The average annual percentage rate (APR) soared to 15.22 percent — up nearly a quarter of a percentage point for its largest increase in 2011. The previous high average APR was 15 percent, set in mid-October.
Chase — the nation’s largest credit card issuer — spurred the increase, eliminating APR ranges on nine cards that CreditCards.com tracks. For some consumer credit cards, Chase now offers only what had previously been the high end of the card’s APR range. For example, the BP Visa and Hess Visa cards changed to a flat 19.24 percent from a range of 15.24 percent to 19.24 percent.
The University of Florida Visa card was also changed to a flat rate of 19.24 percent. Previously, that had been the high end of the card’s APR range, with 13.24 percent as the low end.

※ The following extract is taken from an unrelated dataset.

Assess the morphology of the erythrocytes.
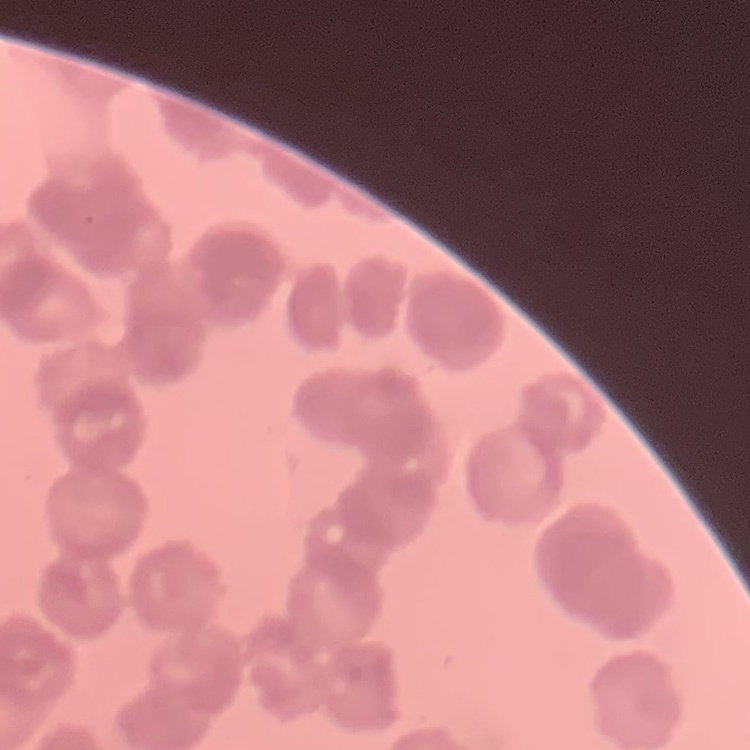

With other Chase consumer cards, the new rate fell somewhere between the previous range’s high and low ends.
- The Freedom card changed to 17.99 percent from a range of 11.99 percent to 22.99 percent.
- The Slate card changed to 16.99 percent from a range of 11.99 percent to 21.99 percent.’
- The Priority Club Select Visa card changed to 15.24 percent from a range of 13.24 percent to 17.24 percent.
Also, the Southwest Airlines Rapid Rewards card changed from a flat rate of 14.24 percent to a flat rate of 15.24 percent.
However, for business credit cards, the top end of the range was eliminated. For example, Ink Cash for Business changed to 13.24 percent from a range of 13.24 percent to 19.24 percent — as did the Chase Ink Classic.
Steve O’Halloran, Chase’s Public Affairs Director, confirmed the moves.
“Chase offers a number of cards with different rates and benefits, which is why we encourage customers to choose the card that is best for them,” O’Halloran said.
This major shift sent five out of the nine categories CreditCards.com tracks upward — shattering even more records. The other four categories remained unchanged. Most affected were the low interest and balance transfer categories.
The national APR average for low interest credit cards jumped more than half a percentage point, from 10.62 percent to 11.17 percent. That’s its highest level since April.
The APRs for balance transfer cards and cash back cards each rose about a quarter of a percentage point. The balance transfer APR of 13.08 percent is the highest since October 2009. The cash back APR –14.86 percent — is the highest since CreditCards.com began tracking rates in 2007.
The average APR for the business category did not change, however. Only the lowest available rate for each card is used to calculate national APR averages. Since that remained unchanged for each of the two Ink business cards, the business card category’s average APR remained at 13.13 percent.